* **TASK STATEMENT**: Within the listing below, how many lines hold the string "United"? Only the number is wanted.
RECORDED DATA Start Marker
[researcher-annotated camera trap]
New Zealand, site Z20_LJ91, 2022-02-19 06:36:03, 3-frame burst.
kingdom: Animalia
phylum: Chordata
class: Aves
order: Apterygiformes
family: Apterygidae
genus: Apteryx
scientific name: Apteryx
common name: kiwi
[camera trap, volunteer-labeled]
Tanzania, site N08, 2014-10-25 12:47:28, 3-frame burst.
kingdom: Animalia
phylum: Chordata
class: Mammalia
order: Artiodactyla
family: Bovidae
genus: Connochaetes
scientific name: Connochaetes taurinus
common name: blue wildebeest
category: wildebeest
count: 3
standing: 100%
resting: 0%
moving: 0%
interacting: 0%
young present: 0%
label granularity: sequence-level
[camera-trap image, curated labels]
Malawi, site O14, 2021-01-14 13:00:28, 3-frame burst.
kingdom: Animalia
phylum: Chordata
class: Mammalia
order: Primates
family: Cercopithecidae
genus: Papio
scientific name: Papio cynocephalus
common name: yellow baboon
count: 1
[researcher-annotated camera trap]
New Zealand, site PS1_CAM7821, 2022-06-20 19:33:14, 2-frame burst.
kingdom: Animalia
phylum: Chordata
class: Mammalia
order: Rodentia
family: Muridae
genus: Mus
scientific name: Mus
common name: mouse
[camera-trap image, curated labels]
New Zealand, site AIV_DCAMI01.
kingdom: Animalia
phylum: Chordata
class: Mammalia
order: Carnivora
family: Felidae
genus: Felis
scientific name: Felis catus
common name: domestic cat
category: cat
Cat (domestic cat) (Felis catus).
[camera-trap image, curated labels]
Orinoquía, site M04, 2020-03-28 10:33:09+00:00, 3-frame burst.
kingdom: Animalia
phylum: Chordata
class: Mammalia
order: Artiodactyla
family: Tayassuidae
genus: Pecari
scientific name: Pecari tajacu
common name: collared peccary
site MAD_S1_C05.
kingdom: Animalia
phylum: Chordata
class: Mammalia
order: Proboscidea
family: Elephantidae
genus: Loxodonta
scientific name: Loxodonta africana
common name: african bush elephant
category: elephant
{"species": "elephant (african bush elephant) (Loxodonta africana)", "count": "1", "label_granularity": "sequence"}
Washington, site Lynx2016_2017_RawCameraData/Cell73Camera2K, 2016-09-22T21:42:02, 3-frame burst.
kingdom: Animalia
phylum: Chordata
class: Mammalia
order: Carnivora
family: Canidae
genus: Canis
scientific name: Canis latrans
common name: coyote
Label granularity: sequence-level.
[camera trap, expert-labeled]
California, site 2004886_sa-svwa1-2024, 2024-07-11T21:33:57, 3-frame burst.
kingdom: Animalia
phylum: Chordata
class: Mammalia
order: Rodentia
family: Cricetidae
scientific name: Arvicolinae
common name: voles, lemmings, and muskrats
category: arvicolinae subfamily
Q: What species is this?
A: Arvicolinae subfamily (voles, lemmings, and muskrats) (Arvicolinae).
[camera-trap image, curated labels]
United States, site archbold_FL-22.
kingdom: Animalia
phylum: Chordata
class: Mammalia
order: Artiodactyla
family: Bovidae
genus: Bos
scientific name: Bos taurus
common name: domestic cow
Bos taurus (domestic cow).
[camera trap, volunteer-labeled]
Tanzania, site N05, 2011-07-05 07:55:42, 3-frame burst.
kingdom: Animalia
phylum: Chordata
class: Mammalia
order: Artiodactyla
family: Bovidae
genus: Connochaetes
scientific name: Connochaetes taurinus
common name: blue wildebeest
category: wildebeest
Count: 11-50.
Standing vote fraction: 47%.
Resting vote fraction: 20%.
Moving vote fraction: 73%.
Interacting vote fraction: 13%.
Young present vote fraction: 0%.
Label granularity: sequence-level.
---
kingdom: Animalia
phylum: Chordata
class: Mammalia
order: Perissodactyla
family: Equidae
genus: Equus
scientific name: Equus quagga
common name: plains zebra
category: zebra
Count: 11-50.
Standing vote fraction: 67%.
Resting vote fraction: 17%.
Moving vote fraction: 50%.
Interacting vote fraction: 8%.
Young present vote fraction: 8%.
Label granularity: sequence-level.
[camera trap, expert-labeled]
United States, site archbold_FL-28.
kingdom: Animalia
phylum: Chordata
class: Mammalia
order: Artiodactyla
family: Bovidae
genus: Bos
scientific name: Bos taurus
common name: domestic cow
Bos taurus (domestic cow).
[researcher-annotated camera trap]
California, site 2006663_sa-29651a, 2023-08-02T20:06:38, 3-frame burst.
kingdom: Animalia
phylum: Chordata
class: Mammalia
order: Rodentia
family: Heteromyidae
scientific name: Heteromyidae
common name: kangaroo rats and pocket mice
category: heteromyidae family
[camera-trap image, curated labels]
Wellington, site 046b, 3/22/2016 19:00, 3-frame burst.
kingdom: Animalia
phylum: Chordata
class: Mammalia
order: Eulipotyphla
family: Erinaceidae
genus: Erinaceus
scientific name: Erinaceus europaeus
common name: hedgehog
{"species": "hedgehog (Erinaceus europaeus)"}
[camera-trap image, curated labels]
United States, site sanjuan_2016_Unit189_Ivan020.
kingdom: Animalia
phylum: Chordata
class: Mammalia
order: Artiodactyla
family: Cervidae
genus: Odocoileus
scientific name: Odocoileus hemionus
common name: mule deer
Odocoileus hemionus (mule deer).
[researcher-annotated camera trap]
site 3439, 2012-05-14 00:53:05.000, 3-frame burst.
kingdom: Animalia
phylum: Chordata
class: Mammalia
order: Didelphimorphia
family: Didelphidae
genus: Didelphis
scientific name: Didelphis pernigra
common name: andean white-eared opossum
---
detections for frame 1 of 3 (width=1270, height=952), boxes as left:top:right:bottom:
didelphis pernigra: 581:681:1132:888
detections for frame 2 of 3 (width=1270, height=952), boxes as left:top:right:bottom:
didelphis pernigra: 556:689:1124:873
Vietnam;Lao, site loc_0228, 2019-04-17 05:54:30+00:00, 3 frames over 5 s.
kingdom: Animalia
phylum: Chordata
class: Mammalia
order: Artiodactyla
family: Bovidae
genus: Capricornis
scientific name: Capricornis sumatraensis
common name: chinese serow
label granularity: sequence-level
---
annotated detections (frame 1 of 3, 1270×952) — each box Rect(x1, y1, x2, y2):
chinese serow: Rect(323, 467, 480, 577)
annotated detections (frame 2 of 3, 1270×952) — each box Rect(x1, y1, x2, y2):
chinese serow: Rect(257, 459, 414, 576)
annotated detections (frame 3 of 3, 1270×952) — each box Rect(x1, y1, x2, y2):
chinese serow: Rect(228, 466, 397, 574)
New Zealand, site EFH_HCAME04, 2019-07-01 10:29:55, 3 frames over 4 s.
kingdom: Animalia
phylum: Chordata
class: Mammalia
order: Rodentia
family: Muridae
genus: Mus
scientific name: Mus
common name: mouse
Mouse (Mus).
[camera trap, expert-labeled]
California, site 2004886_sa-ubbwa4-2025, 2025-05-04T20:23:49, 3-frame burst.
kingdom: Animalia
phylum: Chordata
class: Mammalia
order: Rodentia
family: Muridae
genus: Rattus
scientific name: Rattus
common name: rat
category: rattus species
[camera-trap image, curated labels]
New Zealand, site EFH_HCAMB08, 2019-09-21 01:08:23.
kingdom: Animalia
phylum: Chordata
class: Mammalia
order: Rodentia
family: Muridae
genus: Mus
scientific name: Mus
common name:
RECORDED DATA End Marker
* **ANSWER TO THIS EXERCISE**: 3